En cas de doute sérieux, vous pouvez d’abord privilégier un dialogue interne avec le service des ressources humaines ou votre manager, en exposant calmement vos arguments. De nombreuses situations se règlent à ce stade, par exemple via une réduction amiable de la période d’essai restante ou la transformation de la période d’essai en engagement définitif anticipé. Si aucune solution n’est trouvée, plusieurs voies de recours s’offrent à vous : saisine de l’inspection du travail pour obtenir des informations et un avis, intervention d’un délégué du personnel ou membre du CSE, puis, en dernier recours, action devant le conseil de prud’hommes.
Devant les juges, vous pourrez contester soit la durée de la période d’essai, soit les conditions de sa rupture. Si la clause de période d’essai est jugée nulle (par exemple parce qu’elle ignore totalement la durée du stage et la similitude des fonctions), la rupture intervenue pendant cette période pourra être requalifiée en licenciement sans cause réelle et sérieuse, avec à la clé des dommages et intérêts potentiellement importants. Vous comprenez mieux pourquoi certaines entreprises préfèrent, aujourd’hui, sécuriser leurs pratiques et renoncer à des périodes d’essai excessives pour leurs anciens stagiaires.
Les spécificités sectorielles et conventionnelles relatives aux stages et périodes d’essai
Au-delà du Code du travail, les règles applicables à la période d’essai après un stage dépendent largement de votre secteur d’activité et de votre convention collective. Dans certains domaines, très structurés et habitués à recruter leurs futurs salariés via des stages (audit, conseil, banque, industrie pharmaceutique, numérique), les partenaires sociaux ont négocié des dispositions particulièrement protectrices. On trouve par exemple des clauses prévoyant la suppression automatique de la période d’essai pour les stagiaires embauchés dans les six mois suivant la fin de leur stage, ou limitant la période d’essai à un mois maximum quel que soit le statut.
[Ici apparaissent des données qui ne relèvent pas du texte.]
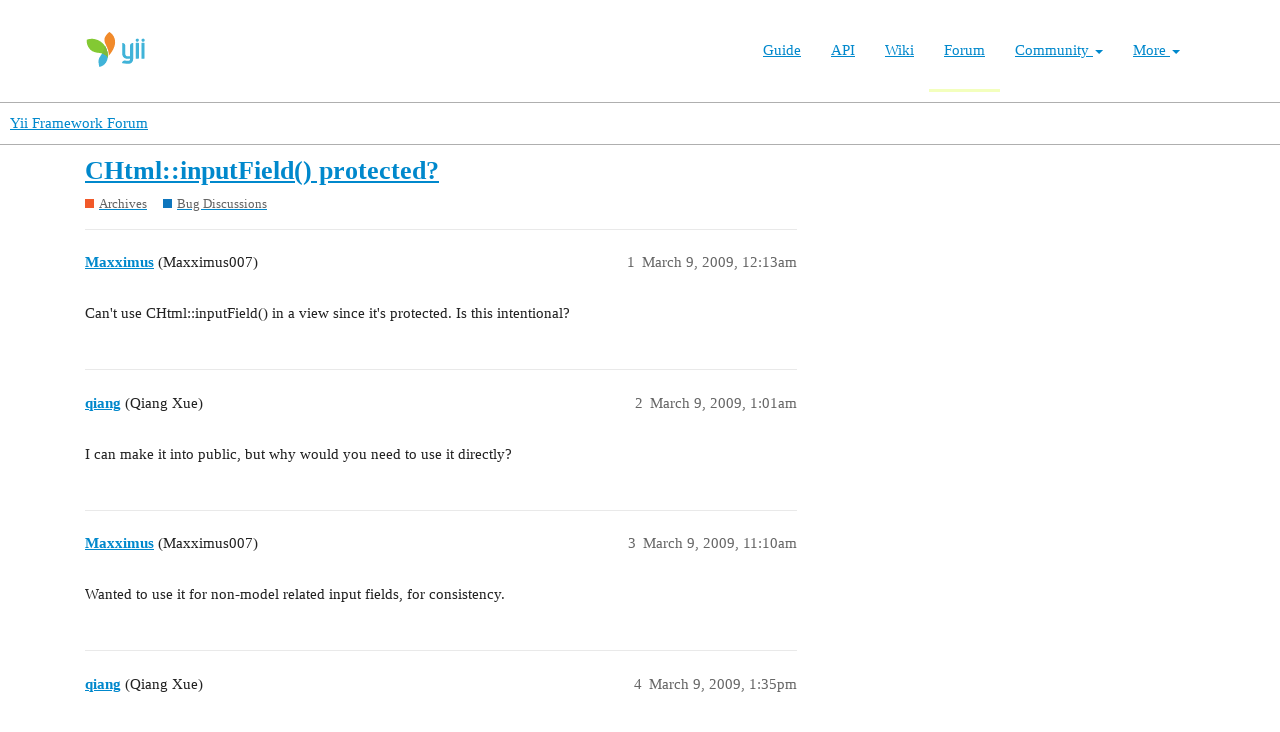

--- FILE ---
content_type: text/css
request_url: https://forum.yiiframework.com/stylesheets/lazy-yt_cdac68640591362561482f1ac6117aebbefcaf22.css?__ws=forum.yiiframework.com
body_size: 2066
content:
/*!
* lazyYT (lazy load YouTube videos)
* v1.0.1 - 2014-12-30
* (CC) This work is licensed under a Creative Commons Attribution-ShareAlike 4.0 International License.
* http://creativecommons.org/licenses/by-sa/4.0/
* Contributors: https://github.com/tylerpearson/lazyYT/graphs/contributors || https://github.com/daugilas/lazyYT/graphs/contributors
*/.lazyYT-container{position:relative;z-index:1;display:block;height:0;padding:0 0 56.25% 0;overflow:hidden;background-color:#000;margin-bottom:12px}.lazyYT-container iframe{position:absolute;top:0;bottom:0;left:0;width:100%;height:100%;border:0}.lazyYT-container .html5-info-bar{position:absolute;top:0;z-index:935;width:100%;height:30px;overflow:hidden;font-family:Arial,sans-serif;font-size:12px;color:#fff;background-color:rgba(0,0,0,.8);-webkit-transition:opacity .25s cubic-bezier(0, 0, 0.2, 1);-moz-transition:opacity .25s cubic-bezier(0, 0, 0.2, 1);transition:opacity .25s cubic-bezier(0, 0, 0.2, 1)}.lazyYT-container .html5-title{padding-right:6px;padding-left:12px}.lazyYT-container .html5-title-text-wrapper{overflow:hidden;-o-text-overflow:ellipsis;text-overflow:ellipsis;word-wrap:normal;white-space:nowrap}.lazyYT-container .html5-title-text{width:100%;font-size:13px;line-height:30px;color:#ccc;text-decoration:none}.lazyYT-container .html5-title-text:hover{color:#fff;text-decoration:underline}.ytp-thumbnail{padding-bottom:inherit;cursor:pointer;background-position:50% 50%;background-repeat:no-repeat;-webkit-background-size:cover;-moz-background-size:cover;-o-background-size:cover;background-size:cover}.ytp-large-play-button{position:absolute;top:50% !important;left:50% !important;width:86px !important;height:60px !important;padding:0 !important;margin:-29px 0 0 -42px !important;font-size:normal !important;font-weight:normal !important;line-height:1 !important;opacity:.9;z-index:935}.ytp-large-play-button-svg{opacity:.9;fill:#1f1f1f}.lazyYT-image-loaded:hover .ytp-large-play-button-svg,.lazyYT-image-loaded:focus .ytp-large-play-button-svg,.ytp-large-play-button:focus .ytp-large-play-button-svg{opacity:1;fill:#cc181e}.ytp-thumbnail-image{position:absolute;width:100%;height:100%;object-fit:cover}

/*# sourceMappingURL=lazy-yt_cdac68640591362561482f1ac6117aebbefcaf22.css.map?__ws=forum.yiiframework.com */
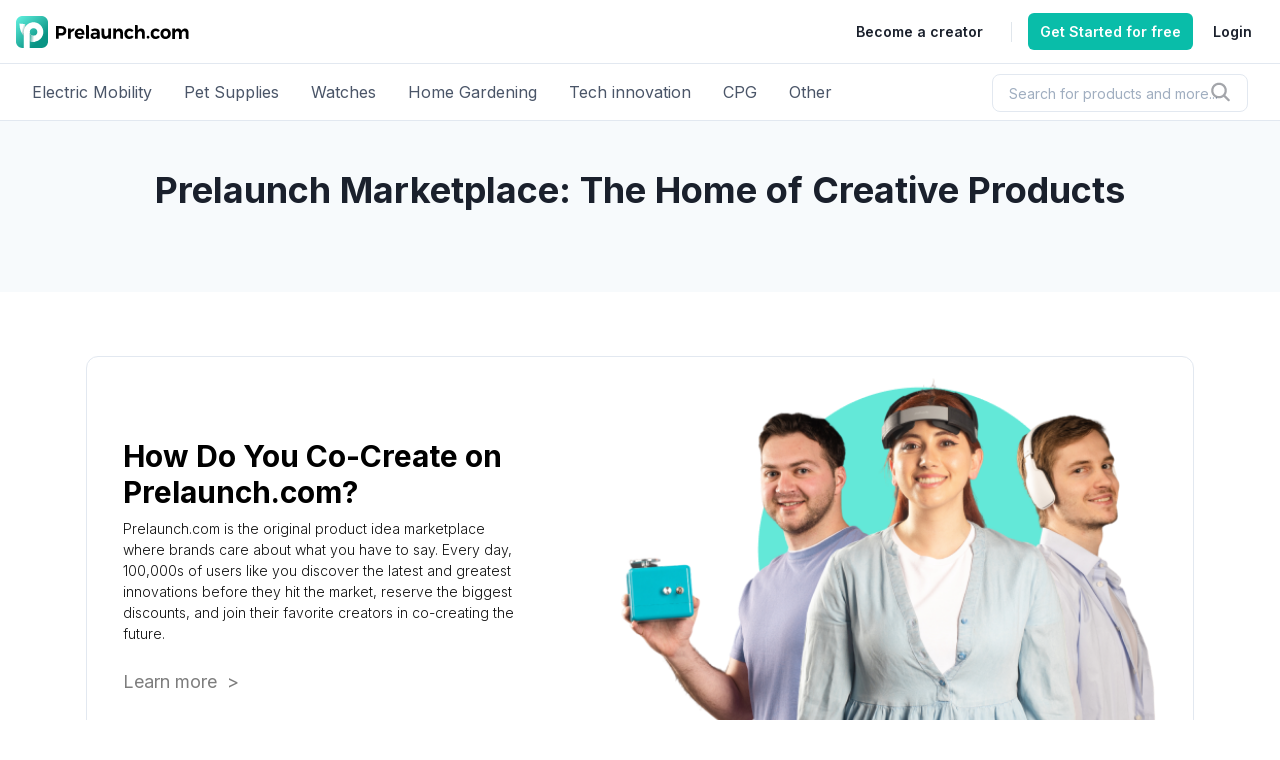

--- FILE ---
content_type: text/html
request_url: https://prelaunch.com/url('https://fonts.googleapis.com/css2?family=Inter:wght@300
body_size: 887
content:
<html xmlns="http://www.w3.org/1999/xhtml"><head><style id="xml-viewer-style">/* Copyright 2014 The Chromium Authors
 * Use of this source code is governed by a BSD-style license that can be
 * found in the LICENSE file.
 */

:root {
  color-scheme: light dark;
}

div.header {
    border-bottom: 2px solid black;
    padding-bottom: 5px;
    margin: 10px;
}

@media (prefers-color-scheme: dark) {
  div.header {
    border-bottom: 2px solid white;
  }
}

div.folder &gt; div.hidden {
    display:none;
}

div.folder &gt; span.hidden {
    display:none;
}

.pretty-print {
    margin-top: 1em;
    margin-left: 20px;
    font-family: monospace;
    font-size: 13px;
}

#webkit-xml-viewer-source-xml {
    display: none;
}

.opened {
    margin-left: 1em;
}

.comment {
    white-space: pre;
}

.folder-button {
    user-select: none;
    cursor: pointer;
    display: inline-block;
    margin-left: -10px;
    width: 10px;
    background-repeat: no-repeat;
    background-position: left top;
    vertical-align: bottom;
}

.fold {
    background: url("data:image/svg+xml,&lt;svg xmlns='http://www.w3.org/2000/svg' fill='%23909090' width='10' height='10'&gt;&lt;path d='M0 0 L8 0 L4 7 Z'/&gt;&lt;/svg&gt;");
    height: 10px;
}

.open {
    background: url("data:image/svg+xml,&lt;svg xmlns='http://www.w3.org/2000/svg' fill='%23909090' width='10' height='10'&gt;&lt;path d='M0 0 L0 8 L7 4 Z'/&gt;&lt;/svg&gt;");
    height: 10px;
}
</style><meta rel="x-prerender-render-id" content="fa373804-e28f-4f2d-a952-a6b88ea229e6" />
			<meta rel="x-prerender-render-at" content="2026-01-17T18:38:45.318Z" /><meta rel="x-prerender-request-id" content="fa373804-e28f-4f2d-a952-a6b88ea229e6" />
      		<meta rel="x-prerender-request-at" content="2026-01-17T18:38:45.016Z" /></head><body><div id="webkit-xml-viewer-source-xml"><Error xmlns=""><Code>AccessDenied</Code><Message>Access Denied</Message><RequestId>8N445ZQVVSJ13A9G</RequestId><HostId>TCBssFAx/i2NGialir7bnGnQE/p7iuPn2sYtzW9XbkB+S6DJrZdiNdh1SpKJHecYOX0RQTApvcMelbTXpziPM6m7Btd+GUo5</HostId></Error></div><div class="header"><span>This XML file does not appear to have any style information associated with it. The document tree is shown below.</span><br /></div><div class="pretty-print"><div class="folder" id="folder0"><div class="line"><span class="folder-button fold"></span><span class="html-tag">&lt;Error&gt;</span></div><div class="opened"><div class="line"><span class="html-tag">&lt;Code&gt;</span><span>AccessDenied</span><span class="html-tag">&lt;/Code&gt;</span></div><div class="line"><span class="html-tag">&lt;Message&gt;</span><span>Access Denied</span><span class="html-tag">&lt;/Message&gt;</span></div><div class="line"><span class="html-tag">&lt;RequestId&gt;</span><span>8N445ZQVVSJ13A9G</span><span class="html-tag">&lt;/RequestId&gt;</span></div><div class="line"><span class="html-tag">&lt;HostId&gt;</span><span>TCBssFAx/i2NGialir7bnGnQE/p7iuPn2sYtzW9XbkB+S6DJrZdiNdh1SpKJHecYOX0RQTApvcMelbTXpziPM6m7Btd+GUo5</span><span class="html-tag">&lt;/HostId&gt;</span></div></div><span class="folded hidden">...</span><div class="line"><span class="html-tag">&lt;/Error&gt;</span></div></div></div></body></html>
Dans d’autres secteurs, les conventions collectives se contentent de reprendre les minima légaux, voire ne mentionnent pas spécifiquement le cas de l’embauche post-stage. Cela ne signifie pas pour autant qu’aucune protection n’existe : le cadre commun du Code du travail s’applique alors intégralement, et la jurisprudence vient combler les éventuelles zones d’ombre. C’est pourquoi il est essentiel de toujours croiser trois niveaux d’information : la loi, la convention collective et les éventuels accords d’entreprise, qui peuvent contenir des engagements spécifiques sur les jeunes diplômés et les stagiaires.
Pour vous repérer, adoptez une démarche méthodique : identifiez d’abord votre convention collective (elle figure sur vos bulletins de paie et dans votre contrat), consultez ensuite les dispositions relatives à la période d’essai et aux stages, puis rapprochez ces textes de votre propre situation. Vous êtes employeur ? Formalisez vos pratiques dans une charte des stages et des embauches post-stage, en veillant à respecter au minimum les standards légaux et conventionnels. Vous êtes ancien stagiaire embauché ? Prenez le temps de lire votre contrat et de poser les bonnes questions sur la période d’essai avant de signer : une bonne compréhension en amont vous évitera bien des mauvaises surprises par la suite.